▸ **Required work**: Return all of the data exactly, with nothing left out but the pictures.

═══ Supplied entries ═══

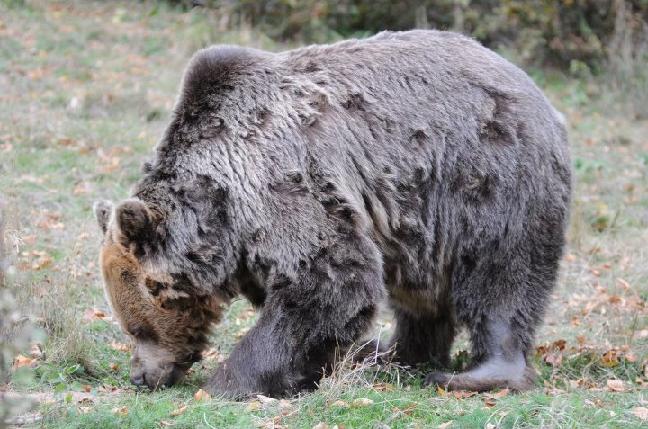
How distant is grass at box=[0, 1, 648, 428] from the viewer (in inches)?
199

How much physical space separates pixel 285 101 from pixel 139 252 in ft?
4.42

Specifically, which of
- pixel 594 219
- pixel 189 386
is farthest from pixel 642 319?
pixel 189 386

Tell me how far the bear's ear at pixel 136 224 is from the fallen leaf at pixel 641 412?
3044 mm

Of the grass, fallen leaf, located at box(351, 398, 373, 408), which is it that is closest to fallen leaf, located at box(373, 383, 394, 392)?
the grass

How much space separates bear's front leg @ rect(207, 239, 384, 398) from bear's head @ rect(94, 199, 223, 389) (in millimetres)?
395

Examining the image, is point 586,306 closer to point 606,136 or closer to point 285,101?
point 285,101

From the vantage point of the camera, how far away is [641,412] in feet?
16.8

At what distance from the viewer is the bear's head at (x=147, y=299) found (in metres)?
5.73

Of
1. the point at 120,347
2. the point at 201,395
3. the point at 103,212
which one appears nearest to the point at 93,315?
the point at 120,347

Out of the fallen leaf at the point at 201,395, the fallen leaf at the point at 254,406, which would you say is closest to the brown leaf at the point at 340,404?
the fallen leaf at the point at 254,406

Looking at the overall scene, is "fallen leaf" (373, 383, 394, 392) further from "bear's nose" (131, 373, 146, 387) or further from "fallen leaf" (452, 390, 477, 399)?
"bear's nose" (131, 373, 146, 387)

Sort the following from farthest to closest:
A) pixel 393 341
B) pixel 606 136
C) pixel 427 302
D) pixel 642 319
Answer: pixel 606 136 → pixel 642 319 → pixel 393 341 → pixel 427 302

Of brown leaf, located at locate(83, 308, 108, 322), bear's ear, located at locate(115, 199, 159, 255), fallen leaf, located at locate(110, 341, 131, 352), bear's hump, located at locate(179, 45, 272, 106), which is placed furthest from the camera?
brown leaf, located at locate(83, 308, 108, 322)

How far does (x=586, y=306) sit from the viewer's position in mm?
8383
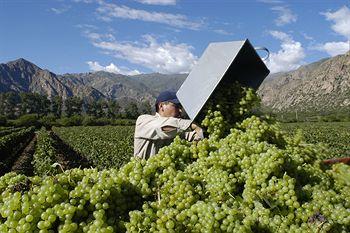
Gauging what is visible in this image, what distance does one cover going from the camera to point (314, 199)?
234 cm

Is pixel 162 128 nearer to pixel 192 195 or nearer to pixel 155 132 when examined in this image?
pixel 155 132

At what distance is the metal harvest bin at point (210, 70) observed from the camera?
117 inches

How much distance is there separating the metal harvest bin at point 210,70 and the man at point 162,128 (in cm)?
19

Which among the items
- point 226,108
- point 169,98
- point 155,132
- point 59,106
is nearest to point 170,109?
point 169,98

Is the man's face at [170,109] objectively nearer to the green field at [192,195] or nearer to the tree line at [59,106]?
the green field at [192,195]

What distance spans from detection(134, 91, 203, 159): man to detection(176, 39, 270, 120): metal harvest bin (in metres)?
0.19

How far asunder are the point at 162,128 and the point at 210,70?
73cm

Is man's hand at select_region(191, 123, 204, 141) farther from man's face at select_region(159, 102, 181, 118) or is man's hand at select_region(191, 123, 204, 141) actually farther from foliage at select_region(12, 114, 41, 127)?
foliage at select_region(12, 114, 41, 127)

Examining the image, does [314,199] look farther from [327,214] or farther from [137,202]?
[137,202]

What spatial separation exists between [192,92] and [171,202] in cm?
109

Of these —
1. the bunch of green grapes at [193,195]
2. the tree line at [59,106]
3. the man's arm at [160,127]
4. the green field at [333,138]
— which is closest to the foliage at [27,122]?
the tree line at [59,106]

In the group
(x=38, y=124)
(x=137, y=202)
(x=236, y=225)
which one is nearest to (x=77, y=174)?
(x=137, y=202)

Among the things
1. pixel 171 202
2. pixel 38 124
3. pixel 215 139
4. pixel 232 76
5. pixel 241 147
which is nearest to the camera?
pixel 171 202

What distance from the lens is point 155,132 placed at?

═══

▸ **Right answer**:
How distant is grass at box=[0, 1, 648, 428] from the viewer (in inches)?
199

How much physical space separates pixel 285 101 from pixel 139 252 in ft?
4.42

Specifically, which of
- pixel 594 219
- pixel 189 386
is farthest from pixel 642 319?
pixel 189 386

Tell me how far the bear's ear at pixel 136 224 is from the fallen leaf at pixel 641 412?
3044 mm

Of the grass, fallen leaf, located at box(351, 398, 373, 408), which is it that is closest to fallen leaf, located at box(373, 383, 394, 392)?
the grass

How much space separates bear's front leg @ rect(207, 239, 384, 398) from bear's head @ rect(94, 199, 223, 389) (in millimetres)?
395

Examining the image, is point 586,306 closer to point 606,136 or closer to point 285,101?
point 285,101

From the vantage point of the camera, how far away is [641,412] in feet?
16.8

At what distance from the viewer is the bear's head at (x=147, y=299) found (in metres)?
5.73

Of
1. the point at 120,347
2. the point at 201,395
3. the point at 103,212
which one appears nearest to the point at 93,315?
the point at 120,347

Out of the fallen leaf at the point at 201,395, the fallen leaf at the point at 254,406, which would you say is closest to the brown leaf at the point at 340,404?
the fallen leaf at the point at 254,406

Looking at the overall scene, is "fallen leaf" (373, 383, 394, 392) further from "bear's nose" (131, 373, 146, 387) or further from "fallen leaf" (452, 390, 477, 399)?
"bear's nose" (131, 373, 146, 387)

Sort the following from farthest to closest:
A) pixel 393 341
B) pixel 606 136
C) pixel 427 302
D) pixel 642 319
Answer: pixel 606 136 → pixel 642 319 → pixel 393 341 → pixel 427 302

Of brown leaf, located at locate(83, 308, 108, 322), bear's ear, located at locate(115, 199, 159, 255), fallen leaf, located at locate(110, 341, 131, 352), bear's hump, located at locate(179, 45, 272, 106), which is placed furthest from the camera?
brown leaf, located at locate(83, 308, 108, 322)

How far does (x=586, y=306) sit from the viewer's position in mm?
8383
Gauging what is visible in this image, what distance does one cover going from the camera to point (314, 199)?
234 cm

Is pixel 162 128 nearer to pixel 192 195 or nearer to pixel 155 132 when examined in this image?
pixel 155 132

At what distance is the metal harvest bin at point (210, 70) observed from the camera?
117 inches

How much distance is there separating the metal harvest bin at point 210,70 and the man at point 162,128 (in cm)?
19

Which among the items
- point 226,108
- point 169,98
- point 155,132
- point 59,106
is nearest to point 170,109?
point 169,98

Is the man's face at [170,109] objectively nearer to the green field at [192,195] or nearer to the tree line at [59,106]?
the green field at [192,195]

What distance spans from detection(134, 91, 203, 159): man to detection(176, 39, 270, 120): metal harvest bin (in metres)?
0.19

How far asunder are the point at 162,128 and the point at 210,70?
73cm

Is man's hand at select_region(191, 123, 204, 141) farther from man's face at select_region(159, 102, 181, 118) or is man's hand at select_region(191, 123, 204, 141) actually farther from foliage at select_region(12, 114, 41, 127)?
foliage at select_region(12, 114, 41, 127)

Examining the image, does [314,199] look farther from [327,214] or farther from [137,202]?
[137,202]

What spatial separation exists between [192,92] and [171,202] in cm?
109

Of these —
1. the bunch of green grapes at [193,195]
2. the tree line at [59,106]
3. the man's arm at [160,127]
4. the green field at [333,138]
— which is closest to the foliage at [27,122]?
the tree line at [59,106]

In the group
(x=38, y=124)
(x=137, y=202)
(x=236, y=225)
which one is nearest to (x=77, y=174)?
(x=137, y=202)

Among the things
1. pixel 171 202
2. pixel 38 124
3. pixel 215 139
4. pixel 232 76
5. pixel 241 147
which is nearest to the camera?
pixel 171 202

What distance from the lens is point 155,132 placed at?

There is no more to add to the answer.